*Material supplied*.
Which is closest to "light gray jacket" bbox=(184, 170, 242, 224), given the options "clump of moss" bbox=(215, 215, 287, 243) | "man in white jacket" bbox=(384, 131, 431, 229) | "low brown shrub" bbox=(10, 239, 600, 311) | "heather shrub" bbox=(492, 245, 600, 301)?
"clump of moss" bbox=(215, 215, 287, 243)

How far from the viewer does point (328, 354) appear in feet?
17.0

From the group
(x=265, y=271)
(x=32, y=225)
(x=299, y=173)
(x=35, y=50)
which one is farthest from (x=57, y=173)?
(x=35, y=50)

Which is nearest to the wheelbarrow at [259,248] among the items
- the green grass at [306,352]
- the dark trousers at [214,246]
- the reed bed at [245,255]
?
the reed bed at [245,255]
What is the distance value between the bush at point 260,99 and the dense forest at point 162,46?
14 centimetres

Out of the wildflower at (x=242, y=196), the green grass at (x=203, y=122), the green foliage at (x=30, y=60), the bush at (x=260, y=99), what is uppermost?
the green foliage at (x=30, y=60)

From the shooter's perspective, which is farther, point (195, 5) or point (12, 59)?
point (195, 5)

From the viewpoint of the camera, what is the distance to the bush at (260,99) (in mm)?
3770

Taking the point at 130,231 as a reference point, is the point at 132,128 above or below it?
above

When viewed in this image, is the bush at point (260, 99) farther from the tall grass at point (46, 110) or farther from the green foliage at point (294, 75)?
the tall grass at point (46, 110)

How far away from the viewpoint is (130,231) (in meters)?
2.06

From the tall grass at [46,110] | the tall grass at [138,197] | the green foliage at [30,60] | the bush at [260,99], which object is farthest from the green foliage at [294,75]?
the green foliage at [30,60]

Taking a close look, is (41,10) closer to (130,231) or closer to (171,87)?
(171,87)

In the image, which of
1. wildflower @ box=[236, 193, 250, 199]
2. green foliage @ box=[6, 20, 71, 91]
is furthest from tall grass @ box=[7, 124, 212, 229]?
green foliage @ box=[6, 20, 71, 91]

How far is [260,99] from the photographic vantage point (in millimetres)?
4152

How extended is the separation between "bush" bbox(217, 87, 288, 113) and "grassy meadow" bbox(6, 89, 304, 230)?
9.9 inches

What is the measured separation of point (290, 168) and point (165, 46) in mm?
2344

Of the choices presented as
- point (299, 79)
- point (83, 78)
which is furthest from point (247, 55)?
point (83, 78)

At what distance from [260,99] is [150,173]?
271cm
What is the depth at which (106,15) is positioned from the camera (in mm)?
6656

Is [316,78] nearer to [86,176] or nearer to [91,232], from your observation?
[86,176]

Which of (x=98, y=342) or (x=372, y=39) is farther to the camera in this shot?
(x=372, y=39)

*Given exercise*. Print the entire listing above again, reproducing every line without any change.

*Result below*.
Which is closest to "light gray jacket" bbox=(184, 170, 242, 224), given the options "clump of moss" bbox=(215, 215, 287, 243) | "man in white jacket" bbox=(384, 131, 431, 229) | "low brown shrub" bbox=(10, 239, 600, 311) | "heather shrub" bbox=(492, 245, 600, 301)?
"clump of moss" bbox=(215, 215, 287, 243)

How far from the viewer does point (328, 354) appear in feet?
17.0

From the group
(x=265, y=271)
(x=32, y=225)
(x=299, y=173)
(x=35, y=50)
which one is farthest from (x=57, y=173)?
(x=35, y=50)

Which is nearest to the wheelbarrow at [259,248] among the items
- the green grass at [306,352]
- the dark trousers at [214,246]
- the reed bed at [245,255]
?
the reed bed at [245,255]
What is the distance value between the bush at point 260,99 and the dense forest at point 162,46?
14 centimetres

Out of the wildflower at (x=242, y=196), the green grass at (x=203, y=122), the green foliage at (x=30, y=60), the bush at (x=260, y=99), what is uppermost?
the green foliage at (x=30, y=60)

From the shooter's perspective, which is farther, point (195, 5) or point (12, 59)?
point (195, 5)

From the viewpoint of the camera, what is the distance to the bush at (260,99) (in mm)?
3770

Taking the point at 130,231 as a reference point, is the point at 132,128 above or below it?
above

When viewed in this image, is the bush at point (260, 99) farther from the tall grass at point (46, 110) or farther from the green foliage at point (294, 75)?
the tall grass at point (46, 110)

How far away from the viewpoint is (130,231) (in meters)?
2.06

From the tall grass at [46,110] | the tall grass at [138,197] | the green foliage at [30,60] | the bush at [260,99], which object is farthest from the green foliage at [294,75]?
the green foliage at [30,60]

Taking a close look, is (41,10) closer to (130,231) or closer to (171,87)?
(171,87)

In the image, which of
1. wildflower @ box=[236, 193, 250, 199]
2. green foliage @ box=[6, 20, 71, 91]
is furthest from tall grass @ box=[7, 124, 212, 229]?
green foliage @ box=[6, 20, 71, 91]

How far is [260,99] from the photographic vantage point (in millimetres)?
4152

How extended is the separation between "bush" bbox(217, 87, 288, 113) and "grassy meadow" bbox(6, 89, 304, 230)?
9.9 inches

What is the measured separation of point (290, 168) and point (165, 46) in mm?
2344

Of the choices presented as
- point (299, 79)
- point (83, 78)
which is furthest from point (247, 55)?
point (83, 78)

At what distance from [260,99] is [150,173]?
271cm
What is the depth at which (106,15) is positioned from the camera (in mm)?
6656

Is [316,78] nearer to [86,176] or nearer to [91,232], from your observation?
[86,176]

Which of (x=98, y=342) or (x=372, y=39) is farther to the camera in this shot?
(x=372, y=39)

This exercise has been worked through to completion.